「ペルソナ」に対して、周囲や自分の期待に「合わない」、不道徳だったり、いやらしかったりするネガティブな性質は、どんどん「影」の領域に押しやられていきます。たとえば嫉妬や妬みや憎悪などといった否定的な感情は、自分でも受け入れるのがたやすくはありませんし、できれば見たくありません。また一般的には悪くなくても、自分の属する文化や社会の中で認められなかったり、自分の価値観やイメージに合わないために意識から押しやられてしまうこともあります。
この「影」の領域には、自分や身近な人だけは知っている「人さまには見せられない部分」もあります。お酒の席で、意識のコントロールがきかなくなった拍子にそういう部分をちらりと見せてしまったりもするでしょう。でも、「影」の大部分は「自分でも知らない」要素なのです。なぜなら、「影」の領域には、自分で意識して押しやったものだけでなく、「知らず知らずのうちに」押しやられたものが詰まっているからです。

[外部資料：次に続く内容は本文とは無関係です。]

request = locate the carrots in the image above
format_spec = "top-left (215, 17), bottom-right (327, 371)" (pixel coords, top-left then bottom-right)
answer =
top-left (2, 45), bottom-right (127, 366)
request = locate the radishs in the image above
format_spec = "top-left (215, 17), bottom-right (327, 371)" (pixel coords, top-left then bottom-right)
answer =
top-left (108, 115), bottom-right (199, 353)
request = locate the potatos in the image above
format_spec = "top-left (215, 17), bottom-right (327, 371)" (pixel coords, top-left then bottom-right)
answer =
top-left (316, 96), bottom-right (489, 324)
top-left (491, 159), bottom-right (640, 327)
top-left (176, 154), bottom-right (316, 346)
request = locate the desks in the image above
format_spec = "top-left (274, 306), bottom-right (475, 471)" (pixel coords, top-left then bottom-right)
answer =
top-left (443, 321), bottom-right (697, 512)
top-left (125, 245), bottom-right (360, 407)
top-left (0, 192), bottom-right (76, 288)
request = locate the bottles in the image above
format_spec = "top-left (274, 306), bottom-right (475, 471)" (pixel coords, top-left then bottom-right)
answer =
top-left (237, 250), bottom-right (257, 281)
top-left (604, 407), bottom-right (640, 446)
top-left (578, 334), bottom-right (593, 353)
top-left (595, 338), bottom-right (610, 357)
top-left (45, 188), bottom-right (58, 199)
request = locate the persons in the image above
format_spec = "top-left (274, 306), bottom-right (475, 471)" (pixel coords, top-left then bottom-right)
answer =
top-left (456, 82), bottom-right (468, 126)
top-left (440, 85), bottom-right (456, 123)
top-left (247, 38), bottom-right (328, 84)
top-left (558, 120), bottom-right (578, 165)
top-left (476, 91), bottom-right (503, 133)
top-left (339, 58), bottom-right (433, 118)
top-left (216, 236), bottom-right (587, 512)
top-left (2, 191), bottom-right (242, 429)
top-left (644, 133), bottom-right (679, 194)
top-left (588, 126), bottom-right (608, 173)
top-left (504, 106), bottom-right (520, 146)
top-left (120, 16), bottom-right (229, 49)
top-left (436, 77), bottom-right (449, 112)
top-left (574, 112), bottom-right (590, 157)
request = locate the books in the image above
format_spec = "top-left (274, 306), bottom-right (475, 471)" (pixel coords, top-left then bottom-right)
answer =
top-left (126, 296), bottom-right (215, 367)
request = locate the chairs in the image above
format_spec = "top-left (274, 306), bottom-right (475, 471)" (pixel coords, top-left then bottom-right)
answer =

そんなネガティブなイメージをもった「影」ですが、臭いモノとしてフタをしておけばよいかというと、そうでもありません。「影」は押さえつけて見ないようにしている間、つまり無意識にいる間は、暗くて恥ずかしくて醜いモノでしかないのですが、いざ、意識という光をあててやってみると、意外とそんなに悪いヤツでもなかったりするのです。それどころか、ここに「自分の潜在的な力」が隠されていたりするんです。「影」は、現実の世界で生命力を与えられていない、言ってみれば「生きられていない自分の一部」なので、その「影」を自分の意識に取り込むことによって、今までの自分に新しい要素が加わって、より豊かな自分になれるとも言えます。これは(ユング派の)精神分析のひとつの重要なテーマです。
分析を受け始めると、ほとんどのひとがこの影の問題にぶち当たる。自分の生きてこなかった半面、いわば自分の黒い分身は、夢のなかでは、自分と同性の人間として現れることが多い。